This time we'll use a tool that OpenAI provides to clean the training data.

In [49]:
!openai tools fine_tunes.prepare_data -f rss-trainingdata.jsonl -q

Analyzing...

- Your file contains 307 prompt-completion pairs
- `completion` column/key should not contain empty strings. These are rows: [160, 162, 164, 165, 178, 179, 180, 181, 182, 183, 184, 185, 186, 187, 188, 189, 190, 191, 192, 193, 194]
- There are 9 duplicated prompt-completion sets. These are rows: [43, 45, 49, 177, 178, 179, 210, 211, 212]
- Your data does not contain a common separator at the end of your prompts. Having a separator string appended to the end of the prompt makes it clearer to the fine-tuned model where the completion should begin. See https://beta.openai.com/docs/guides/fine-tuning/preparing-your-dataset for more detail and examples. If you intend to do open-ended generation, then you should leave the prompts empty
- Your data does not contain a common ending at the end of your completions. Having a common ending string appended to the end of the completion makes it clearer to the fine-tuned model where the completion should end. See https://beta.openai.com/

Let's go ahead and train a newly fine tuned model on this much larger set of data.

In [52]:
file = openai.File.create(file=open("rss-trainingdata_prepared.jsonl"), purpose='fine-tune')
rss_fine_tune = openai.FineTune.create(training_file=file['id'], model="davinci")

In [71]:
!openai api fine_tunes.follow -i {rss_fine_tune['id']}

[2023-02-23 16:09:28] Created fine-tune: ft-zn6ehx8QooiPqquVScmCT8gd
[2023-02-23 19:06:21] Fine-tune costs $1.84
[2023-02-23 19:06:22] Fine-tune enqueued
[2023-02-23 20:30:19] Fine-tune is in the queue. Queue number: 31
[2023-02-23 20:30:51] Fine-tune is in the queue. Queue number: 30
[2023-02-23 20:34:11] Fine-tune is in the queue. Queue number: 29
[2023-02-23 20:34:52] Fine-tune is in the queue. Queue number: 28
[2023-02-23 20:35:22] Fine-tune is in the queue. Queue number: 27
[2023-02-23 20:36:49] Fine-tune is in the queue. Queue number: 26
[2023-02-23 20:38:21] Fine-tune is in the queue. Queue number: 25
[2023-02-23 20:40:15] Fine-tune is in the queue. Queue number: 23
[2023-02-23 20:40:59] Fine-tune is in the queue. Queue number: 22
[2023-02-23 20:42:31] Fine-tune is in the queue. Queue number: 21
[2023-02-23 20:42:46] Fine-tune is in the queue. Queue number: 20
[2023-02-23 20:44:41] Fine-tune is in the queue. Queue number: 19
[2023-02-23 20:44:43] Fine-tune is in the queue. Queue

Once that's complete, let's compare before (non-finetuned) and after (finetuned) on a question about the last day's news.

In [72]:
prompt = "Where did the train carrying hazardous materials derail?"
result = openai.Completion.create(
    model="davinci",
    prompt=prompt + '\n\n###\n\n'
)
print("Before (non-finetuned) result: " + result['choices'][0]['text'])
result = openai.Completion.create(
    model="davinci:ft-personal-2023-02-24-04-03-06",
    prompt=prompt + '\n\n###\n\n'
)
print("After (finetuned) result: " + result['choices'][0]['text'])

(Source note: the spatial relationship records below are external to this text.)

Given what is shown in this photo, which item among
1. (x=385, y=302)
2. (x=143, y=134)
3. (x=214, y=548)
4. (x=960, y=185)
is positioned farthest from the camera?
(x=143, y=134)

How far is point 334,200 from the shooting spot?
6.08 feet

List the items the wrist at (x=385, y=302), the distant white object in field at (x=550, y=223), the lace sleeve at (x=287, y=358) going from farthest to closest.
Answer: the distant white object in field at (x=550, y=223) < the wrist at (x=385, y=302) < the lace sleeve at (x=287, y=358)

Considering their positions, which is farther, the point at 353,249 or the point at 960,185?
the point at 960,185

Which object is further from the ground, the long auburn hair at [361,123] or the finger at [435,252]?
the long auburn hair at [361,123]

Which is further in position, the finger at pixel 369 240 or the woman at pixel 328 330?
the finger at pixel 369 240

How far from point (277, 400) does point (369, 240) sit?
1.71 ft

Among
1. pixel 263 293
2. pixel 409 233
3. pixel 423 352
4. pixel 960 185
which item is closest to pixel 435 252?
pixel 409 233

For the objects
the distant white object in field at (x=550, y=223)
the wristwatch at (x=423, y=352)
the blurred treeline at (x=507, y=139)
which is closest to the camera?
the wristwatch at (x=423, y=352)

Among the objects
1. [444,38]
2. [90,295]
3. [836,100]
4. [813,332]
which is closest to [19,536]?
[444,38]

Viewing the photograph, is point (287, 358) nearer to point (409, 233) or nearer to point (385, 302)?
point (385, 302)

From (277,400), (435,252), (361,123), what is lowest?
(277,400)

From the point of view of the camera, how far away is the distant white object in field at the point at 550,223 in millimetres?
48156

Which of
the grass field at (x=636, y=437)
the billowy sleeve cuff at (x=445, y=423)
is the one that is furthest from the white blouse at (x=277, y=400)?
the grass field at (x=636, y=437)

Before (non-finetuned) result: 

Additional Information:



Sound Transit’s emergency closure of
After (finetuned) result: 

Backgrounder

In the early hours of February 10, 2019


Still the results are gibberish. It turns out the issue here is that when we fine tune on davinci, OpenAI is using a much older version of davinci that doesn't include the instruction following features that text-davinci-003 (or ChatGPT) include. It turns out that fine tuning is much less suited to solving instruction based problems and is much more suited towards solving problems like classification and autocompletion. To make this work the way we want it to we'll need to take a new approach.

## Getting Customized Results Without Finetuning

Let's do an experiment.

In [54]:
prompt = "Given that The 2023 Ohio train derailment (also called the East Palestine train derailment) occurred on February 3, 2023, at 8:55 p.m. EST (UTC−5), when a Norfolk Southern freight train carrying hazardous materials derailed in East Palestine, Ohio, United States. Where did the train carrying hazardous materials derail?"
result = openai.Completion.create(
    model="text-davinci-003",
    prompt=prompt + '\n\n###\n\n'
)
print(result['choices'][0]['text'])

 The train carrying hazardous materials derailed in East Palestine, Ohio, United States.


This may seem counterintuitive but we presented some new information, and asked a question about the new information all without finetuning a model. If we can search for content that may provide the answer to the question being asked, prepopulate that content within the prompt, then we can use GPT-3's instructional features to work with thie new information. Fortunately, there are some great tools for coming up with creative solutions like this like langchain.

In [55]:
!pip install langchain

Defaulting to user installation because normal site-packages is not writeable


Now we'll download the same RSS feeds as before but instead we'll prefill our prompt with this data before we ask the question about current events.

In [56]:
from langchain.docstore.document import Document

documents = []
for url in rss_urls:
    xml = get(url)
    
    parser = Parser(xml=xml.content)
    feed = parser.parse()
    
    for item in feed.feed:
        documents.append(Document(
            page_content=item.title + '. ' + item.description
        ))    

In [57]:
from langchain.chains.question_answering import load_qa_chain
from langchain.llms import OpenAI

prompt = "Where did the train carrying hazardous materials derail?"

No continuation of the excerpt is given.